Burçak: Ben grunge’ı biraz geç keşfettim. Blues tarzları ve Lynyrd Skynyrd, Pantera gibi gruplar bünyemde daha fazla etki alanına sahipti. Grunge’da kendime en yakın bulduğum grup Alice In Chains’di. “Şişeyi Uzat” adlı parçamız sound açısından onlara bir saygı duruşu niteliğinde.
 

- “Üç akor ve bir çığlık” diye tanımlanırdı Grunge. Siz de nasıl?

Levent: Tevekkeli değil, Akın’ın bağırıtısı Bağdat’tan duyuluyor konserlerde, tutamıyoruz. Üç akor olabilir de, olmayabilir de, ona bir şey diyemiyorum.
Akın: Grubu grunge kafasına çeken biraz ben oldum. Üniversite yıllarında da grunge gruplarında çalıyordum. “Üç akor bir çığlık” mottosu “less is more” yaklaşımını anımsatıyor.
Hakan: Aslında dördümüz de farklı müzikal kanallardan geliyoruz. Böyle olması grubun tek bir türe saplanmamasına da neden oldu.

- Türkiye rock müzik ile pop arasındaki çizgi flu. Hem ılımlı hem de sertleşme sorunu olan bir rock yapılıyor. Ne düşünüyorsunuz?

Levent: Evet, genel bir ereksiyon problemi var. Geçer inşallah diye umut ediyoruz.
Akın: Çizginin flu olması ortamın zaten buram buram ticaret kokmasına yol açıyor. “Acı ve gözyaşı satar” mantığından uzaklaşılırsa bu ereksiyon mevzusu bir şekilde hallolur sanırım.

- “Güneye Falan Git” erken dönem grunge ruhunu duymak mümkün. Bir yandan da DEDEN sahne grubu, nasıl olmasın grunge yapıyorsunuz! Sahnede nasılsınız?

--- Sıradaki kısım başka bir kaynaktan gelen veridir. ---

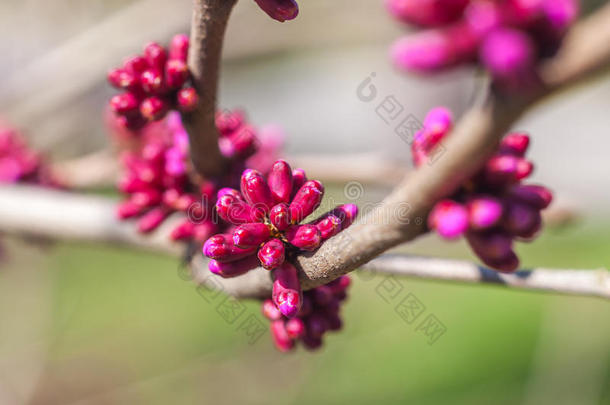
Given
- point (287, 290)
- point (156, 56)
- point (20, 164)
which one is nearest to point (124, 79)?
point (156, 56)

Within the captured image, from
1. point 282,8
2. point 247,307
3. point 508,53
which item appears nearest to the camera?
point 508,53

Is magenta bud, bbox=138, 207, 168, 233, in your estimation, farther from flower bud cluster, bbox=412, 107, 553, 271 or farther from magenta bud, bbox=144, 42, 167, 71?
flower bud cluster, bbox=412, 107, 553, 271

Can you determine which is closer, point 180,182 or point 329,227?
point 329,227

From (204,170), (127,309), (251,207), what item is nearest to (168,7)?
(204,170)

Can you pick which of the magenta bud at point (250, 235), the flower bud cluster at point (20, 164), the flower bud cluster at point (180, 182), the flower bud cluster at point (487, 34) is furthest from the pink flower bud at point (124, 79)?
the flower bud cluster at point (20, 164)

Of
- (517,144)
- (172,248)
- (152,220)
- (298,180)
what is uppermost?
(517,144)

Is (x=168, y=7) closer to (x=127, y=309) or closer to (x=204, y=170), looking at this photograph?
(x=204, y=170)

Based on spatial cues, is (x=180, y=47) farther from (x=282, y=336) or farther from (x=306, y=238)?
(x=282, y=336)
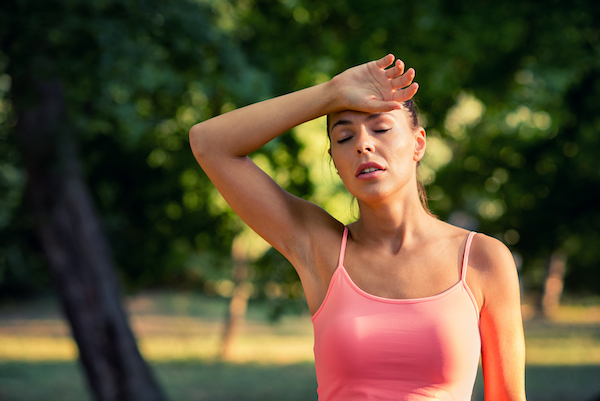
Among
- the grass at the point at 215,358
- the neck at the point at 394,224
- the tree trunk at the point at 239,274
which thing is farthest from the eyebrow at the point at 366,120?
the tree trunk at the point at 239,274

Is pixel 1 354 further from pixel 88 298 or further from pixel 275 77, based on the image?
pixel 275 77

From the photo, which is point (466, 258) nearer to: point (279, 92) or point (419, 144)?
point (419, 144)

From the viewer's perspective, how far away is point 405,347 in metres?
1.51

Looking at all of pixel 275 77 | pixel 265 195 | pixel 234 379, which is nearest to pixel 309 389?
pixel 234 379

Akın: Parçalarımızın isimleri sahnedeki durumumuzu özetliyor aslında. Şarkılarına “Şişeyi Uzat”, “Kendimden Geçtim”, “Nal Gibi”, “Derimont Dar Geldi”, “Zıvanadan Çıktım” gibi isimler koyan bir grubun sahnede delirmemesi mümkün değil zaten.